The problem, here, is that I have not spent two weeks with The Classical World, I have spent eleventy, or thereabouts, and am still not half-way through. On the other hand, drained by continuing efforts to read the book, I picked up Michael Pollan’s The Omnivore’s Dilemma last weekend and devoured it (har har) in two days. Pollan’s book details the origins of four meals: a fast-food dinner at McDonald’s, a Big Organic meal from Whole Foods, a locally, sustainably farmed meal, and a dinner that Pollan hunts and forages largely on his own. I learned about Big Corn, industrial slaughterhouses, and food “formulation”; how one has to have a device on their combine to chase away field mice before the wee organic spring mix lettuces are harvested; how pigs, alcoholic corn kernels, and wood chips can turn six months’ worth of cow shit into beautiful compost; and what sort of people go hunting for wild chanterelles, among other things. It was a fascinating, enervating, enraging, inspiring book about food.

So what’s the problem here? It’s not that Greek and Roman history aren’t interesting. It’s just that these two authors have come up against the dilemma of conveying facts to interested lay people. Sometimes nonfiction books are too concerned with the laity of their audience; they come off as more narrative fluff than factual discourse, and this is a rip-off. It’s is boring, but also condescending: I am reading your book to learn about this subject in an at least somewhat meaningful way, not just to listen to you jabber about the most superficial of supposedly “scandalous” points of interest regarding it; treat me like a curious adult, able and desirous to learn.

On the other hand, one can go too far in the other direction: nonfiction books for laypeople need also to be narratively interesting.
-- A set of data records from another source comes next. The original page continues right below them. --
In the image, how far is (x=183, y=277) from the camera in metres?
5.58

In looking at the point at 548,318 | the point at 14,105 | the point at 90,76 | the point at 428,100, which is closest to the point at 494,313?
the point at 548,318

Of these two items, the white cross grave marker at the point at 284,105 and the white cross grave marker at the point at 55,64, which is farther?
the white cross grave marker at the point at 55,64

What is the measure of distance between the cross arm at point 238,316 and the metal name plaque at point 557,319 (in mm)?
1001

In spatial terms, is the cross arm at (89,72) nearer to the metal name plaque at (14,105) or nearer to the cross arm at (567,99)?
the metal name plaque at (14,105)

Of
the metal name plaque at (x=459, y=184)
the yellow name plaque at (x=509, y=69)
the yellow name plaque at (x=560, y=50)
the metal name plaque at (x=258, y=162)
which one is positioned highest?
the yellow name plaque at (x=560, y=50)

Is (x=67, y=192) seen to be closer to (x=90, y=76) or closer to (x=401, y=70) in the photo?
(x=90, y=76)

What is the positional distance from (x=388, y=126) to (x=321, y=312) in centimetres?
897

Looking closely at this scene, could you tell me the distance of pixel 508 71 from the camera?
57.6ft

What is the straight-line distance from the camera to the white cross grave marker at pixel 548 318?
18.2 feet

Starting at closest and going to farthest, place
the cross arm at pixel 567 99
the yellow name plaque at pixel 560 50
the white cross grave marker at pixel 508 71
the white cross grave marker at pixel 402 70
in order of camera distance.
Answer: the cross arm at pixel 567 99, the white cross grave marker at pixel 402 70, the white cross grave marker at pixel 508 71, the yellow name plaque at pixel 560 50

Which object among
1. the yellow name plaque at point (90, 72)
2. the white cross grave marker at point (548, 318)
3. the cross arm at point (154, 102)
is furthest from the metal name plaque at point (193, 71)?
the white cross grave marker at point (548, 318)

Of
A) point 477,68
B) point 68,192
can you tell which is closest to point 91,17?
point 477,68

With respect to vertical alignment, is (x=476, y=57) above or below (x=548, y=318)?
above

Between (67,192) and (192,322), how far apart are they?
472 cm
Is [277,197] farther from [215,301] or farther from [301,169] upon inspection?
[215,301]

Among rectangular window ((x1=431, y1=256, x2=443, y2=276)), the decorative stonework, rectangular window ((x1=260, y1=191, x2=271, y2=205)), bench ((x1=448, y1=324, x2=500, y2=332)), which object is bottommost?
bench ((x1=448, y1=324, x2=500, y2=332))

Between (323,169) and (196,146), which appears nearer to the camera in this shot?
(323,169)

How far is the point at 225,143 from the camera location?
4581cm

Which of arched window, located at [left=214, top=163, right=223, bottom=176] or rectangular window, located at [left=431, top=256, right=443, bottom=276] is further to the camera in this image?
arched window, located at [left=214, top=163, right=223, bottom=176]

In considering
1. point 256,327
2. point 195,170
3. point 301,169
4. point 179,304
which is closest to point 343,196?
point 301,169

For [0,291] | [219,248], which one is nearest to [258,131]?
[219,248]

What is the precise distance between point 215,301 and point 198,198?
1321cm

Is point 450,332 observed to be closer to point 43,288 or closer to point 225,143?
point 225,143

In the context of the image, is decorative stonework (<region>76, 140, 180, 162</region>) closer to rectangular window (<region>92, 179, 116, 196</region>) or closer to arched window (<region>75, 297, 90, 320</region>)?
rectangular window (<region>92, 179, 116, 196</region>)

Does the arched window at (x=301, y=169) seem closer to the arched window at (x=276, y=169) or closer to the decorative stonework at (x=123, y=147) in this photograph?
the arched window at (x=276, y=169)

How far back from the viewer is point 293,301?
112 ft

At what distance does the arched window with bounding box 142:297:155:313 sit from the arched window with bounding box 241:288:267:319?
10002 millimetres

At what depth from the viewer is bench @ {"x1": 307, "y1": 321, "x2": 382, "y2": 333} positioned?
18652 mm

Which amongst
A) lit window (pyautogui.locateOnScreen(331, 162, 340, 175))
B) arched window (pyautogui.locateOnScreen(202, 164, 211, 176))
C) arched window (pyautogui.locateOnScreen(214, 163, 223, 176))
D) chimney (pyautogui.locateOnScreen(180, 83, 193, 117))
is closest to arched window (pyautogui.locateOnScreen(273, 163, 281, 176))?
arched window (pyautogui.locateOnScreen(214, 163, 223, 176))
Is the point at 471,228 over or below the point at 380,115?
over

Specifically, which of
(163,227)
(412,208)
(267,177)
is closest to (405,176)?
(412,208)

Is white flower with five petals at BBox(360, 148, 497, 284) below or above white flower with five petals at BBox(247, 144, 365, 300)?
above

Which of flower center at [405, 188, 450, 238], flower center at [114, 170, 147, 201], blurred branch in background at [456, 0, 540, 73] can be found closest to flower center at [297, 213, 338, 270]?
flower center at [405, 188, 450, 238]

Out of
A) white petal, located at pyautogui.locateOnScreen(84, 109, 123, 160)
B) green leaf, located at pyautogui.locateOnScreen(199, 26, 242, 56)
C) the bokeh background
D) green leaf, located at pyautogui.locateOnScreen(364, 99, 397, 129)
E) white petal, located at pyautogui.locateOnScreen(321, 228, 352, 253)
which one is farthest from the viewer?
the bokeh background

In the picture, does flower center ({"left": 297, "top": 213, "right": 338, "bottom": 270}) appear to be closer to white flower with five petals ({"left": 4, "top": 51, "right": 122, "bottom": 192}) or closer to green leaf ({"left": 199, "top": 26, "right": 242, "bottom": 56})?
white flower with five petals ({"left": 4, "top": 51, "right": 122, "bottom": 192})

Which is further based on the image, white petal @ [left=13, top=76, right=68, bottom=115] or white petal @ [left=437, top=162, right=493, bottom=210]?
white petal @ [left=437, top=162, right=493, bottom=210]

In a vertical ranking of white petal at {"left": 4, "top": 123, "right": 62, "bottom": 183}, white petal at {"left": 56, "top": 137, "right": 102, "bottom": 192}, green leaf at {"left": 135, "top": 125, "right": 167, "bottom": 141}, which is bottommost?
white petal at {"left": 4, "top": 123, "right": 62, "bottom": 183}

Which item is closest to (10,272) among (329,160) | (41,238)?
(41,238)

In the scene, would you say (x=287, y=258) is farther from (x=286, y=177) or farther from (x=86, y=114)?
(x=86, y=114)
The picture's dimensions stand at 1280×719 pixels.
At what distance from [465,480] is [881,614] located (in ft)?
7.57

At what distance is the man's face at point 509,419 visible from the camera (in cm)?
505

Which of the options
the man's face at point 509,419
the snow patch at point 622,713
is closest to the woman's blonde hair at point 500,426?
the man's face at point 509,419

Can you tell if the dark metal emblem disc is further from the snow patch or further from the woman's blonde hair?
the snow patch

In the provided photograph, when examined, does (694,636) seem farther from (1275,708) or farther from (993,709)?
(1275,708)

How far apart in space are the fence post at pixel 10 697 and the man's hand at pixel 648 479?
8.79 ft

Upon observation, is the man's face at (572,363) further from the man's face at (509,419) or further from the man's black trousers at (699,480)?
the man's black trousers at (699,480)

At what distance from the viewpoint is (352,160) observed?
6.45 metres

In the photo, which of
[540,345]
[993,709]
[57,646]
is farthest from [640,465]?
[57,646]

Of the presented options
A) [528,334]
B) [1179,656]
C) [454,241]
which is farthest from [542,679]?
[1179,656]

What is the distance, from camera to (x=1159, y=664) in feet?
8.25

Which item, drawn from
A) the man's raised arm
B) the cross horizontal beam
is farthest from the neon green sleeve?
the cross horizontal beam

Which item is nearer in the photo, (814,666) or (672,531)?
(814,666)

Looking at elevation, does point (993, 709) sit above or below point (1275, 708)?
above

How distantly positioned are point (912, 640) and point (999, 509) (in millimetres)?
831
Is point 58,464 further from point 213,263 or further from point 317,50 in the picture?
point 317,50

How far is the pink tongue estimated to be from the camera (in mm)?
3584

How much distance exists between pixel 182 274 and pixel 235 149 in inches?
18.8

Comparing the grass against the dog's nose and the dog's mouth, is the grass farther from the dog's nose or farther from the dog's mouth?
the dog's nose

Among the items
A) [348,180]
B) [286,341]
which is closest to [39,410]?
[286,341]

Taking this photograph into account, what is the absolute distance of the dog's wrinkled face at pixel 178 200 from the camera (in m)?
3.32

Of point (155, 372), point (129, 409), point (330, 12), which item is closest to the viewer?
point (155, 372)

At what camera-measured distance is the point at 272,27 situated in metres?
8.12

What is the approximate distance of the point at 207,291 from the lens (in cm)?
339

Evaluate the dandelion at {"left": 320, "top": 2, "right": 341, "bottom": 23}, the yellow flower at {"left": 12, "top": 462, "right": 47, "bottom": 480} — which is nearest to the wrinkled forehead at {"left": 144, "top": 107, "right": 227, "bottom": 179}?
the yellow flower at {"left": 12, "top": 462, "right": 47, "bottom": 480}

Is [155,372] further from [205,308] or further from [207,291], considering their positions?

I am not SO fascinated by this topic, dear author, that I have chosen to devote years of study to it; rather, I am willing to sit down and learn 600 or so pages of the material that will give me the best general outline of the subject. It can’t be dry – thorough, yes, but not pedantic or plodding. In other words, the book must be stylistically engaging; I’m reading for enjoyment, not to get my Ph.D.

And so there is a sweet spot: academically thorough but narratively engaging. It’s hard to pull off. Mr. Pollan has done it, and Mr. Fox has not, alas. I’m still slowly plodding through The Classical World, and I expect to finish it, but I doubt I’ll review it here when I do. It’s not fantastically dreadful like Travels in Siberia, and so ripe for a blog thrashing; its subject matter interests me or I wouldn’t have bought it in the first place, and its author, furthermore, doesn’t seem like a douchebag. It’s just dull.

By the way, if you’re looking for a good one-book history of Latin America, allow me to recommend Born in Blood and Fire by John Charles Chasteen.